__DIRECTIVES__:
1. In the market commentary, begin at the words "So the big question" and stop after "month or two.". Rewrite that stretch with "AUD" replaced by "Australian dollar".
2. Retype the rows of saved data entries exactly, beginning at the first row and stopping after the line that has "Target: head phones".

╭─ TEXT

These concerns coincided with the beginning of a soft patch in global economic data which has rocked equity markets since the start of May. Traders now seem evenly divided as to whether this is just a soft patch, or the beginning of something deeper and more long lasting. No one knows the answer; it is something that will only become evident in hindsight.

Potential market moves over the coming weeks

So the big question is, where to from here? Firstly, we believe the local market is likely to be pulled along by offshore leads and global macro issues rather than meaningful improvements in the domestic economy. The main drivers causing our relative underperformance include foreign perceptions of our government and perceived political uncertainty, the possibility for further RBA tightening, plus the high AUD. These factors are unlikely to change much over the next month or two.

On a global scale

However, this does not mean the ASX 200 is going nowhere. Any lift or further sell-off in worldwide trade would likely drag the local index along for the ride. Global markets have had a pretty reasonable pullback over the last six to eight weeks, with most falling in the range of 6% - 10%. Given the seasonal softness, we feel the most likely scenario from here is that they will begin to stabilise and move into a sideways trading pattern over the coming months. This may occur as fears over the European debt crisis begin to quieten and participants come to the realisation that the global economy is merely undergoing a soft patch in a larger recovery.

╰─
╭─ DATA SHOWN

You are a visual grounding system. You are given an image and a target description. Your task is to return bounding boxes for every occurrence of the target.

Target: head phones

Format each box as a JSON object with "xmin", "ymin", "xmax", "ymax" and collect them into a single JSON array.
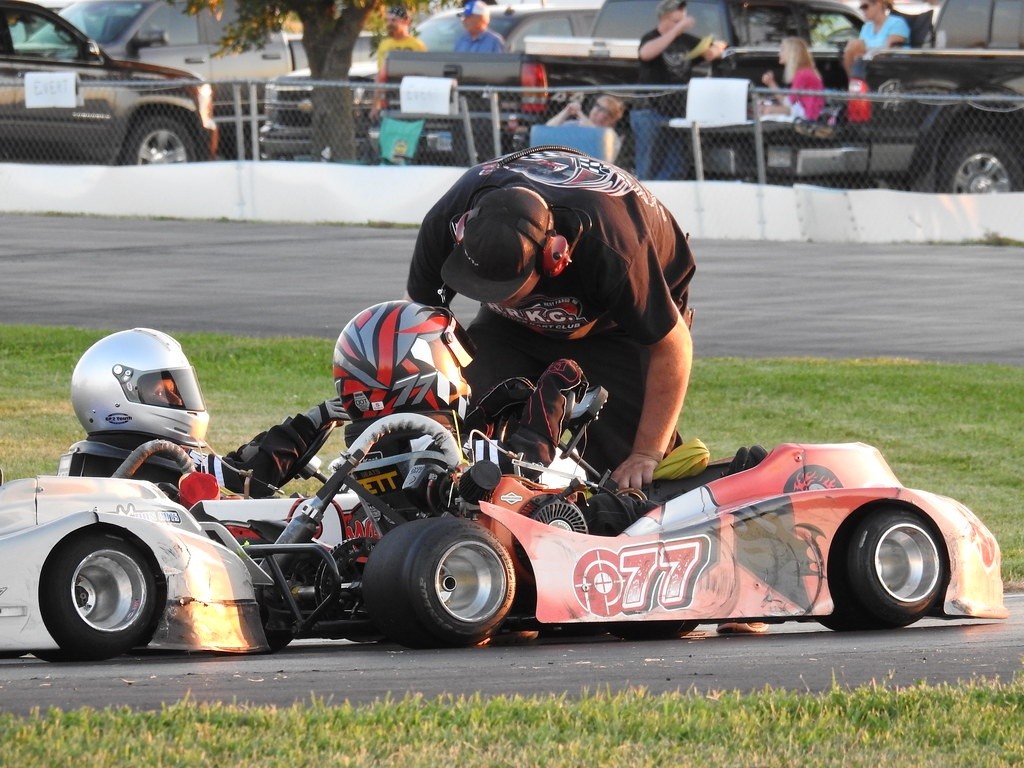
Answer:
[{"xmin": 449, "ymin": 207, "xmax": 572, "ymax": 278}]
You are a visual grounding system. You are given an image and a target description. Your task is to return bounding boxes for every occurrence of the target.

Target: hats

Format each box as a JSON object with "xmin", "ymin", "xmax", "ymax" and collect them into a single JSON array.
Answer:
[
  {"xmin": 440, "ymin": 183, "xmax": 552, "ymax": 304},
  {"xmin": 387, "ymin": 6, "xmax": 412, "ymax": 18},
  {"xmin": 457, "ymin": 0, "xmax": 490, "ymax": 16},
  {"xmin": 656, "ymin": 0, "xmax": 685, "ymax": 16}
]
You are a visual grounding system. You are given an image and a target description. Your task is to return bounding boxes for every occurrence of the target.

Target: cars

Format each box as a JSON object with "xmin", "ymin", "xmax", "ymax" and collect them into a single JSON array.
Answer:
[
  {"xmin": 0, "ymin": 0, "xmax": 218, "ymax": 165},
  {"xmin": 258, "ymin": 5, "xmax": 600, "ymax": 161}
]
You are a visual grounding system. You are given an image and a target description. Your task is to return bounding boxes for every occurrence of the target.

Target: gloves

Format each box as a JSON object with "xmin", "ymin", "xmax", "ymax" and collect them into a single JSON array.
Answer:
[
  {"xmin": 506, "ymin": 359, "xmax": 589, "ymax": 480},
  {"xmin": 463, "ymin": 376, "xmax": 536, "ymax": 441},
  {"xmin": 304, "ymin": 396, "xmax": 352, "ymax": 430}
]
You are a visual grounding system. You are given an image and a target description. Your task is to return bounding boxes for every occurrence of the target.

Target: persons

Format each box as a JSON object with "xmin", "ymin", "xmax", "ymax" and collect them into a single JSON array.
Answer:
[
  {"xmin": 452, "ymin": 0, "xmax": 505, "ymax": 55},
  {"xmin": 628, "ymin": 1, "xmax": 727, "ymax": 181},
  {"xmin": 369, "ymin": 5, "xmax": 428, "ymax": 127},
  {"xmin": 759, "ymin": 0, "xmax": 937, "ymax": 123},
  {"xmin": 405, "ymin": 146, "xmax": 697, "ymax": 492},
  {"xmin": 333, "ymin": 301, "xmax": 773, "ymax": 535},
  {"xmin": 545, "ymin": 95, "xmax": 625, "ymax": 167},
  {"xmin": 66, "ymin": 326, "xmax": 347, "ymax": 503}
]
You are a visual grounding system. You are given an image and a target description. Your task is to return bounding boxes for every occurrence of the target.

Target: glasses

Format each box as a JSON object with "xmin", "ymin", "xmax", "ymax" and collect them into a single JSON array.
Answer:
[
  {"xmin": 595, "ymin": 103, "xmax": 613, "ymax": 118},
  {"xmin": 860, "ymin": 2, "xmax": 871, "ymax": 12}
]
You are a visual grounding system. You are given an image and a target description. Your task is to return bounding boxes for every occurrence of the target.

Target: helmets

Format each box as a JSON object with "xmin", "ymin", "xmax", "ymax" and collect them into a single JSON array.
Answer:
[
  {"xmin": 71, "ymin": 328, "xmax": 210, "ymax": 448},
  {"xmin": 332, "ymin": 299, "xmax": 477, "ymax": 423}
]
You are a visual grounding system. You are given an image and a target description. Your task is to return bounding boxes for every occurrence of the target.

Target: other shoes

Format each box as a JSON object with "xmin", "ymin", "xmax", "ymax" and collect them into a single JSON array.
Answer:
[
  {"xmin": 490, "ymin": 628, "xmax": 539, "ymax": 643},
  {"xmin": 720, "ymin": 445, "xmax": 769, "ymax": 477},
  {"xmin": 716, "ymin": 620, "xmax": 768, "ymax": 633}
]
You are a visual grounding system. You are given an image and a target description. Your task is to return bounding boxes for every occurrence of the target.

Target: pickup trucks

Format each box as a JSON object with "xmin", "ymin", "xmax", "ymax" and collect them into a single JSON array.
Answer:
[
  {"xmin": 366, "ymin": 1, "xmax": 868, "ymax": 167},
  {"xmin": 691, "ymin": 0, "xmax": 1024, "ymax": 196},
  {"xmin": 12, "ymin": 1, "xmax": 386, "ymax": 162}
]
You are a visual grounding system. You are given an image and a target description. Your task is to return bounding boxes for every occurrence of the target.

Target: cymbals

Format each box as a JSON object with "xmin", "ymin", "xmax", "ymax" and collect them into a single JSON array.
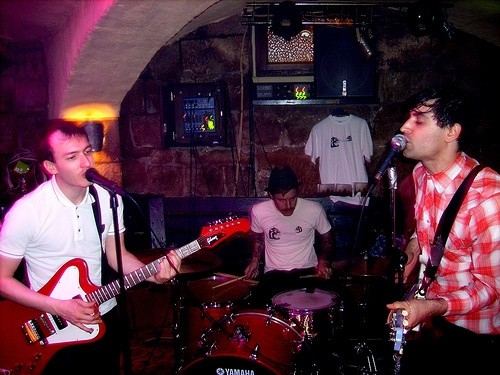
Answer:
[
  {"xmin": 133, "ymin": 246, "xmax": 223, "ymax": 275},
  {"xmin": 332, "ymin": 246, "xmax": 407, "ymax": 276}
]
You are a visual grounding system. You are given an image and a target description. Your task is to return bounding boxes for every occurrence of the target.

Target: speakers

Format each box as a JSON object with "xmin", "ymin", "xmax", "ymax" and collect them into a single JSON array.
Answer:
[{"xmin": 313, "ymin": 26, "xmax": 378, "ymax": 100}]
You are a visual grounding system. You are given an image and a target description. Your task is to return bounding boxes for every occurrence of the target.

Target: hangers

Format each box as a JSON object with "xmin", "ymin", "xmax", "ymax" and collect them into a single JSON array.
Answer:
[{"xmin": 331, "ymin": 104, "xmax": 350, "ymax": 117}]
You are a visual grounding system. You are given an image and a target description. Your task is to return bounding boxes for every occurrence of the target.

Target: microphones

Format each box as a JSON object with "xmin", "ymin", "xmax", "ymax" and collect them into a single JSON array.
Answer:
[
  {"xmin": 375, "ymin": 133, "xmax": 407, "ymax": 181},
  {"xmin": 85, "ymin": 167, "xmax": 131, "ymax": 199}
]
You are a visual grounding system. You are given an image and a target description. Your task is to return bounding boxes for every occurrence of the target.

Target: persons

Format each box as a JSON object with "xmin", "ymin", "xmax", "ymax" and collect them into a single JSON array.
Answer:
[
  {"xmin": 243, "ymin": 165, "xmax": 333, "ymax": 311},
  {"xmin": 385, "ymin": 89, "xmax": 500, "ymax": 375},
  {"xmin": 0, "ymin": 117, "xmax": 181, "ymax": 375}
]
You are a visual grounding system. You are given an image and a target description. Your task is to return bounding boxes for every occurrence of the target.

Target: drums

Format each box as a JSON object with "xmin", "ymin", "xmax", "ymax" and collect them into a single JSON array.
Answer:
[
  {"xmin": 170, "ymin": 308, "xmax": 303, "ymax": 375},
  {"xmin": 272, "ymin": 288, "xmax": 343, "ymax": 338},
  {"xmin": 183, "ymin": 275, "xmax": 253, "ymax": 334}
]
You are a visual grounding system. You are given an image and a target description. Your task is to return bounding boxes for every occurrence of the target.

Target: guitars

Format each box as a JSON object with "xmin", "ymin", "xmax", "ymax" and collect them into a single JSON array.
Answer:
[
  {"xmin": 388, "ymin": 258, "xmax": 420, "ymax": 375},
  {"xmin": 0, "ymin": 215, "xmax": 251, "ymax": 375}
]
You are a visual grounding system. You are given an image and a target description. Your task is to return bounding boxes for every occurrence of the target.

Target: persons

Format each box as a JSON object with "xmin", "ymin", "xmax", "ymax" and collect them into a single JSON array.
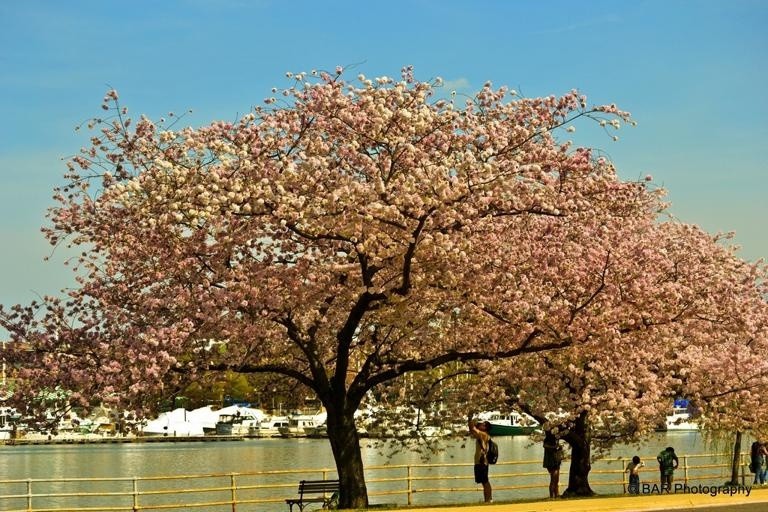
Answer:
[
  {"xmin": 763, "ymin": 444, "xmax": 768, "ymax": 483},
  {"xmin": 625, "ymin": 455, "xmax": 645, "ymax": 494},
  {"xmin": 468, "ymin": 409, "xmax": 492, "ymax": 503},
  {"xmin": 656, "ymin": 446, "xmax": 679, "ymax": 493},
  {"xmin": 542, "ymin": 427, "xmax": 563, "ymax": 498},
  {"xmin": 750, "ymin": 440, "xmax": 768, "ymax": 485}
]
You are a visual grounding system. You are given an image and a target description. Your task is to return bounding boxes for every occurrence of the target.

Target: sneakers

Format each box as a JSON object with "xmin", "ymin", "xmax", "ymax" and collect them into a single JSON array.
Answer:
[{"xmin": 485, "ymin": 500, "xmax": 493, "ymax": 503}]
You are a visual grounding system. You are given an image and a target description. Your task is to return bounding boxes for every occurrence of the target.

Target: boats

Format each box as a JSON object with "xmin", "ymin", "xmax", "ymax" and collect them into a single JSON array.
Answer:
[
  {"xmin": 302, "ymin": 420, "xmax": 442, "ymax": 438},
  {"xmin": 473, "ymin": 411, "xmax": 538, "ymax": 435},
  {"xmin": 216, "ymin": 413, "xmax": 258, "ymax": 434},
  {"xmin": 657, "ymin": 406, "xmax": 704, "ymax": 430}
]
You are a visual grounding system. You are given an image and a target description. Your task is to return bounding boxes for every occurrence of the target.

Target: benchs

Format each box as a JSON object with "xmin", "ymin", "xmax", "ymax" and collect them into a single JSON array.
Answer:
[{"xmin": 285, "ymin": 480, "xmax": 340, "ymax": 512}]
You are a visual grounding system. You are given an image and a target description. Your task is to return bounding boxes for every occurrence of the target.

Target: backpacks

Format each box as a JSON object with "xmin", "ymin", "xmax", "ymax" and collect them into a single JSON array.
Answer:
[{"xmin": 477, "ymin": 438, "xmax": 498, "ymax": 464}]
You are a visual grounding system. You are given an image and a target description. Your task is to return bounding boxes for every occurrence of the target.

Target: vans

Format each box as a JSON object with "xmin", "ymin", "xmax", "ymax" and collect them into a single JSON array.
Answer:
[{"xmin": 268, "ymin": 420, "xmax": 288, "ymax": 431}]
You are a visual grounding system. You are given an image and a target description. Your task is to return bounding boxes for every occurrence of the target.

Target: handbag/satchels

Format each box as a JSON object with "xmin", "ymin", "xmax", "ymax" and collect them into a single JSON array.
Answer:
[{"xmin": 553, "ymin": 444, "xmax": 566, "ymax": 462}]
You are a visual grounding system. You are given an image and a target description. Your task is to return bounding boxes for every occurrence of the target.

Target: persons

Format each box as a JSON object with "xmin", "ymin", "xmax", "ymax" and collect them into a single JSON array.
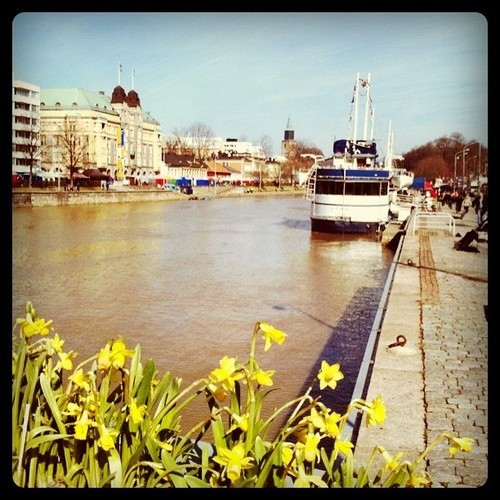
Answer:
[{"xmin": 438, "ymin": 183, "xmax": 488, "ymax": 226}]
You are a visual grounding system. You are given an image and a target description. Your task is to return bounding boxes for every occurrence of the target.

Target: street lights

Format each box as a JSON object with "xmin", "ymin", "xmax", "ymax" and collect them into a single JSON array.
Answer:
[{"xmin": 452, "ymin": 140, "xmax": 481, "ymax": 183}]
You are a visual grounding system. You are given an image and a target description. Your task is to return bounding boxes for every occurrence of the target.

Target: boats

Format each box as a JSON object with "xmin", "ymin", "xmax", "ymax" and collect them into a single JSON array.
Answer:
[{"xmin": 302, "ymin": 70, "xmax": 416, "ymax": 234}]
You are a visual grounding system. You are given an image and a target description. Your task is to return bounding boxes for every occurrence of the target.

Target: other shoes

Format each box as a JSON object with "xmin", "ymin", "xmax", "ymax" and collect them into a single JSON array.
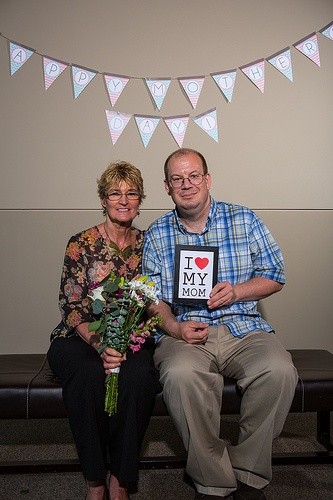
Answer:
[
  {"xmin": 194, "ymin": 490, "xmax": 226, "ymax": 500},
  {"xmin": 233, "ymin": 479, "xmax": 264, "ymax": 500},
  {"xmin": 106, "ymin": 470, "xmax": 129, "ymax": 500}
]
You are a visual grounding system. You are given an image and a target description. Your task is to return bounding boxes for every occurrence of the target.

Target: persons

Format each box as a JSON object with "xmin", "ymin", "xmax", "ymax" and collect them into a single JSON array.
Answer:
[
  {"xmin": 141, "ymin": 149, "xmax": 298, "ymax": 500},
  {"xmin": 48, "ymin": 162, "xmax": 159, "ymax": 500}
]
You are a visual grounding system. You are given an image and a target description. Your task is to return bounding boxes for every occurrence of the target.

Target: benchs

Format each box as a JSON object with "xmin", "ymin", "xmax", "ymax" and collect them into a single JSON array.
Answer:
[{"xmin": 0, "ymin": 349, "xmax": 333, "ymax": 476}]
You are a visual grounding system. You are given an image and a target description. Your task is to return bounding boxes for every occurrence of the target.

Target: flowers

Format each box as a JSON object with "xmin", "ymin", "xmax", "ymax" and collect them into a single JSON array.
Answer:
[{"xmin": 86, "ymin": 268, "xmax": 163, "ymax": 415}]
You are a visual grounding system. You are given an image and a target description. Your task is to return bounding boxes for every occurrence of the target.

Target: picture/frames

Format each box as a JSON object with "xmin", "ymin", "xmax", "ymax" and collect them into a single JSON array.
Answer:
[{"xmin": 173, "ymin": 244, "xmax": 220, "ymax": 304}]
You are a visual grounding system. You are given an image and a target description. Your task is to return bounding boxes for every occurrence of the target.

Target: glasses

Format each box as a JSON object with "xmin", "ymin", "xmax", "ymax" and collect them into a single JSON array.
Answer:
[
  {"xmin": 108, "ymin": 189, "xmax": 142, "ymax": 201},
  {"xmin": 168, "ymin": 173, "xmax": 207, "ymax": 189}
]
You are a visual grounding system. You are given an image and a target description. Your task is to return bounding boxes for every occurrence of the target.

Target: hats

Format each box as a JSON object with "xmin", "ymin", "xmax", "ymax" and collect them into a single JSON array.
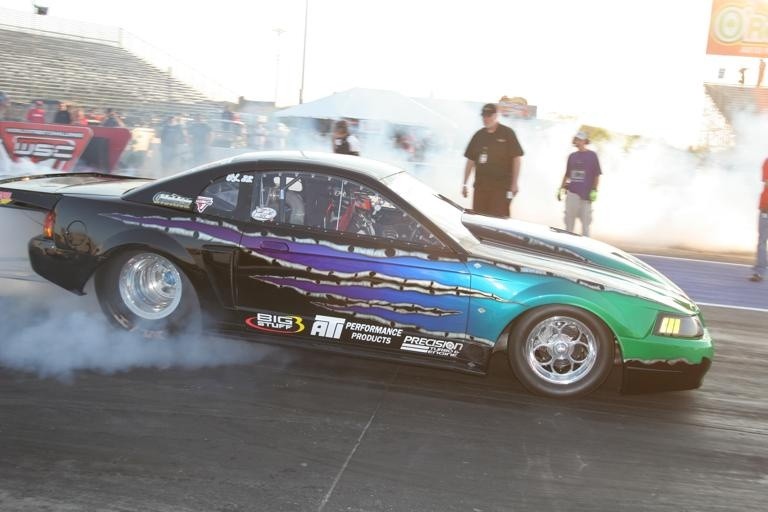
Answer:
[
  {"xmin": 482, "ymin": 104, "xmax": 496, "ymax": 114},
  {"xmin": 575, "ymin": 131, "xmax": 588, "ymax": 140}
]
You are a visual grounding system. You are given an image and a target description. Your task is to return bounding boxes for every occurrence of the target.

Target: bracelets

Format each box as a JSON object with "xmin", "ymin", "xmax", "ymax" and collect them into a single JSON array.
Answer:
[{"xmin": 463, "ymin": 184, "xmax": 467, "ymax": 187}]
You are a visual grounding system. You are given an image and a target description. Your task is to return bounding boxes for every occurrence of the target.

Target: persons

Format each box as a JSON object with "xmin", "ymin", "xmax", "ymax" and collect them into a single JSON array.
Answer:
[
  {"xmin": 333, "ymin": 120, "xmax": 360, "ymax": 155},
  {"xmin": 462, "ymin": 104, "xmax": 524, "ymax": 217},
  {"xmin": 339, "ymin": 188, "xmax": 385, "ymax": 236},
  {"xmin": 26, "ymin": 98, "xmax": 287, "ymax": 169},
  {"xmin": 749, "ymin": 155, "xmax": 768, "ymax": 282},
  {"xmin": 557, "ymin": 132, "xmax": 602, "ymax": 236}
]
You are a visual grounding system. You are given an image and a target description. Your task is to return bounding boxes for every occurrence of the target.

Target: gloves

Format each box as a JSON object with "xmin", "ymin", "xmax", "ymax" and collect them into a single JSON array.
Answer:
[
  {"xmin": 559, "ymin": 188, "xmax": 567, "ymax": 201},
  {"xmin": 589, "ymin": 189, "xmax": 598, "ymax": 202}
]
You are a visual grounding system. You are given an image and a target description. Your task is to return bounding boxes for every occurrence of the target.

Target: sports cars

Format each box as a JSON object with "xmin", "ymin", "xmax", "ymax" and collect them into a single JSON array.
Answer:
[{"xmin": 0, "ymin": 151, "xmax": 713, "ymax": 399}]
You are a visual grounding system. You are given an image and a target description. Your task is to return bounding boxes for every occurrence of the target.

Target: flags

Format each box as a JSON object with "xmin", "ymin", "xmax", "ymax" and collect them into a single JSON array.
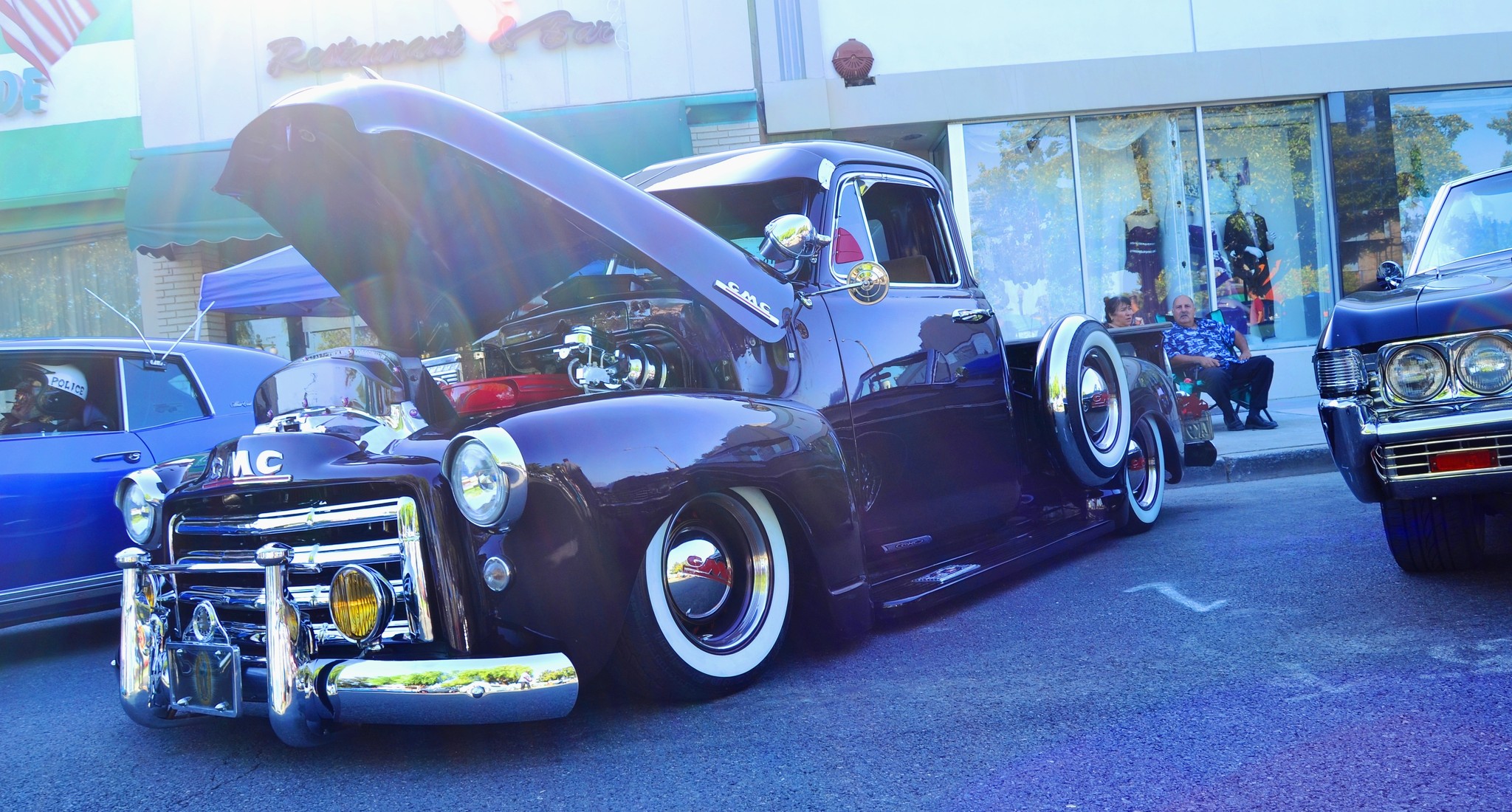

╰─

__LIST OF SOLUTIONS__:
1.
So the big question is, where to from here? Firstly, we believe the local market is likely to be pulled along by offshore leads and global macro issues rather than meaningful improvements in the domestic economy. The main drivers causing our relative underperformance include foreign perceptions of our government and perceived political uncertainty, the possibility for further RBA tightening, plus the high Australian dollar. These factors are unlikely to change much over the next month or two.

2.
You are a visual grounding system. You are given an image and a target description. Your task is to return bounding boxes for every occurrence of the target.

Target: head phones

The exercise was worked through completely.